Monitoring with MLflow and WandB¶

In squirrel, performance in iterstream can be calculated and logged. This is done by applying an extra method monitor() into the original chaining iterstream. It can be added into any step in the above example where it is defined. For example, you can add .monitor(callback=wandb.log) right after async_map(times_two) Then the performance of all the previous steps combined will be calculated at this point and the calculated metrics will be passed to any user-specified callback such as wandb.log().

The following is a complete example:

import wandb
import mlflow
import numpy as np

def times_two(x: float) -> float:
    return x * 2

samples = [np.random.rand(10, 10) for i in range(10 ** 4)]
batch_size = 5

with wandb.init(): # or mlflow.start_run()
    it = (
        IterableSource(samples)
        .async_map(times_two)
        .monitor(wandb.log) # or mlflow.log_metrics
        .batched(batch_size)
    )
    it.collect() # or it.take(<some int>).join()

This will create an iterstream with the same transformation logics as it was without the method monitor, but the calculated metrics at step async_map is sent to the callback function wandb.log. (The calculated metrics is of type Dict[str, [int, float]], therefore any function takes such argument can be used to plug into the callback of monitor.)

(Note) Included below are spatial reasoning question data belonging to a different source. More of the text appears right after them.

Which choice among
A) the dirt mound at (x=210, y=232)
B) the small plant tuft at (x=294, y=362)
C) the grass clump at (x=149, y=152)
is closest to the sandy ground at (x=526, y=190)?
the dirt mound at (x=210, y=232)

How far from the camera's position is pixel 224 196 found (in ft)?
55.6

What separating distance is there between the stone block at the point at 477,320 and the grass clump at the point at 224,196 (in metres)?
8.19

By default, monitor calculates two metrics: Input/output operations per second (IOPS) and throughput. However, this can be configured by passing a data class squirrel.metrics.MetricsConf to the argument metrics_conf in monitor. For details, see squirrel.iterstream.metrics.

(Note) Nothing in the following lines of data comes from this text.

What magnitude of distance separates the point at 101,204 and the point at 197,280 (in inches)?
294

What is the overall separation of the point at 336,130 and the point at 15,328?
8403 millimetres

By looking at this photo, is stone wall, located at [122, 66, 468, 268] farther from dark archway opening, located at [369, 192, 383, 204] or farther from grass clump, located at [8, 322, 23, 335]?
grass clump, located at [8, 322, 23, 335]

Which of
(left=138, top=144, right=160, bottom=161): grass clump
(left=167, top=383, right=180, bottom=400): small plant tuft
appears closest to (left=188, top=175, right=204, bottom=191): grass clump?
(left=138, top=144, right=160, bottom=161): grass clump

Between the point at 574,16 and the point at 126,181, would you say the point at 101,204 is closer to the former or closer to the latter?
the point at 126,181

Monitoring at different locations in an iterstream in one run can be achieved by inserting monitor with different prefix:

with wandb.init(): # or mlflow.start_run()
    it = (
        IterableSource(samples)
        .monitor(wandb.log, prefix="(before async_map) ")
        .async_map(times_two)
        .monitor(wandb.log, prefix="(after async_map) ") # or mlflow.log_metrics
        .batched(batch_size)
    )
    it.collect() # or it.take(<some int>).join()

This will generate 4 instead of 2 metrics with each original metric bifurcate into two with different prefixes to track at which point the metrics are generated. (This does not interfere with metrics_conf which determines which metrics should be used in each monitor.)